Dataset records
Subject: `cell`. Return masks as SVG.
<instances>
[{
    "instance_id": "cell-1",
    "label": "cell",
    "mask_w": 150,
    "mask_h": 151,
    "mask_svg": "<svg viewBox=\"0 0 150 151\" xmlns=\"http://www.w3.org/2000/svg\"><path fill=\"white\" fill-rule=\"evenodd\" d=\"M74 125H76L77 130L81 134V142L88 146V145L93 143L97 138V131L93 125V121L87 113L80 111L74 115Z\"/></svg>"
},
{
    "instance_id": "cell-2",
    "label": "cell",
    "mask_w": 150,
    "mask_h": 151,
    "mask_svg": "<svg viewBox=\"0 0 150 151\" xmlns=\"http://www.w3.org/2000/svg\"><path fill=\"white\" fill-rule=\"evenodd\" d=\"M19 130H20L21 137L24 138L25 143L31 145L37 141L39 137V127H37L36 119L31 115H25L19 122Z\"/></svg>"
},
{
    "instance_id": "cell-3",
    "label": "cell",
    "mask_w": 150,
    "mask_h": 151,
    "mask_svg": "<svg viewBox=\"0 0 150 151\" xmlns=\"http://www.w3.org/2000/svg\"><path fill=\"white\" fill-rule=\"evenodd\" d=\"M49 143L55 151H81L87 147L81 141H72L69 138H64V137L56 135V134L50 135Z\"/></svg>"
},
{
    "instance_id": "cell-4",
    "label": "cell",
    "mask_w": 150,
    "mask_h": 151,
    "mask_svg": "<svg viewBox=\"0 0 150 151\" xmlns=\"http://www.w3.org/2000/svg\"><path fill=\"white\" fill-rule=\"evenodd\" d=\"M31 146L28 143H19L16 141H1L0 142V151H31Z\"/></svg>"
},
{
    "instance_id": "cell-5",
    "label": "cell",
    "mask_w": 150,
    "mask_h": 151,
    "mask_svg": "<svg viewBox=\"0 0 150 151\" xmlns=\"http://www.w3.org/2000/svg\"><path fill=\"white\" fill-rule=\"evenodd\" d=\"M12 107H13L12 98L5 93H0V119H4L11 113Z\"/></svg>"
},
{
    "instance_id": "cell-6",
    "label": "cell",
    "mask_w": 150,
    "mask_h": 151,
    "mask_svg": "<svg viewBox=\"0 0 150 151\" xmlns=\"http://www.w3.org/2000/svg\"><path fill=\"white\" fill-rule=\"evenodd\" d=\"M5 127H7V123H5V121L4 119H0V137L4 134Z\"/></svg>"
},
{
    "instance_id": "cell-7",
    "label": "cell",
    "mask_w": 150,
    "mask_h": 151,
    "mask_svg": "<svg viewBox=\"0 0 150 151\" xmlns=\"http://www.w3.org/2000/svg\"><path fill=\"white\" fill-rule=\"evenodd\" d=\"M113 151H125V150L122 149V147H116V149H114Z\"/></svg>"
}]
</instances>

### WHAT YOU ARE ASKED TO DO:
Recast every line of the rows above as a numbered list, leaving out any blank lines.

### RESULT OF THE EXERCISE:
1. Subject: `cell`. Return masks as SVG.
2. <instances>
3. [{
4.     "instance_id": "cell-1",
5.     "label": "cell",
6.     "mask_w": 150,
7.     "mask_h": 151,
8.     "mask_svg": "<svg viewBox=\"0 0 150 151\" xmlns=\"http://www.w3.org/2000/svg\"><path fill=\"white\" fill-rule=\"evenodd\" d=\"M74 125H76L77 130L81 134V142L88 146V145L93 143L97 138V131L93 125V121L87 113L80 111L74 115Z\"/></svg>"
9. },
10. {
11.     "instance_id": "cell-2",
12.     "label": "cell",
13.     "mask_w": 150,
14.     "mask_h": 151,
15.     "mask_svg": "<svg viewBox=\"0 0 150 151\" xmlns=\"http://www.w3.org/2000/svg\"><path fill=\"white\" fill-rule=\"evenodd\" d=\"M19 130H20L21 137L24 138L25 143L31 145L37 141L39 137V127H37L36 119L31 115H25L19 122Z\"/></svg>"
16. },
17. {
18.     "instance_id": "cell-3",
19.     "label": "cell",
20.     "mask_w": 150,
21.     "mask_h": 151,
22.     "mask_svg": "<svg viewBox=\"0 0 150 151\" xmlns=\"http://www.w3.org/2000/svg\"><path fill=\"white\" fill-rule=\"evenodd\" d=\"M49 143L55 151H81L87 147L81 141H72L69 138H64V137L56 135V134L50 135Z\"/></svg>"
23. },
24. {
25.     "instance_id": "cell-4",
26.     "label": "cell",
27.     "mask_w": 150,
28.     "mask_h": 151,
29.     "mask_svg": "<svg viewBox=\"0 0 150 151\" xmlns=\"http://www.w3.org/2000/svg\"><path fill=\"white\" fill-rule=\"evenodd\" d=\"M31 146L28 143H19L16 141H1L0 142V151H31Z\"/></svg>"
30. },
31. {
32.     "instance_id": "cell-5",
33.     "label": "cell",
34.     "mask_w": 150,
35.     "mask_h": 151,
36.     "mask_svg": "<svg viewBox=\"0 0 150 151\" xmlns=\"http://www.w3.org/2000/svg\"><path fill=\"white\" fill-rule=\"evenodd\" d=\"M12 107H13L12 98L5 93H0V119H4L11 113Z\"/></svg>"
37. },
38. {
39.     "instance_id": "cell-6",
40.     "label": "cell",
41.     "mask_w": 150,
42.     "mask_h": 151,
43.     "mask_svg": "<svg viewBox=\"0 0 150 151\" xmlns=\"http://www.w3.org/2000/svg\"><path fill=\"white\" fill-rule=\"evenodd\" d=\"M5 127H7V123H5V121L4 119H0V137L4 134Z\"/></svg>"
44. },
45. {
46.     "instance_id": "cell-7",
47.     "label": "cell",
48.     "mask_w": 150,
49.     "mask_h": 151,
50.     "mask_svg": "<svg viewBox=\"0 0 150 151\" xmlns=\"http://www.w3.org/2000/svg\"><path fill=\"white\" fill-rule=\"evenodd\" d=\"M113 151H125V150L122 149V147H116V149H114Z\"/></svg>"
51. }]
52. </instances>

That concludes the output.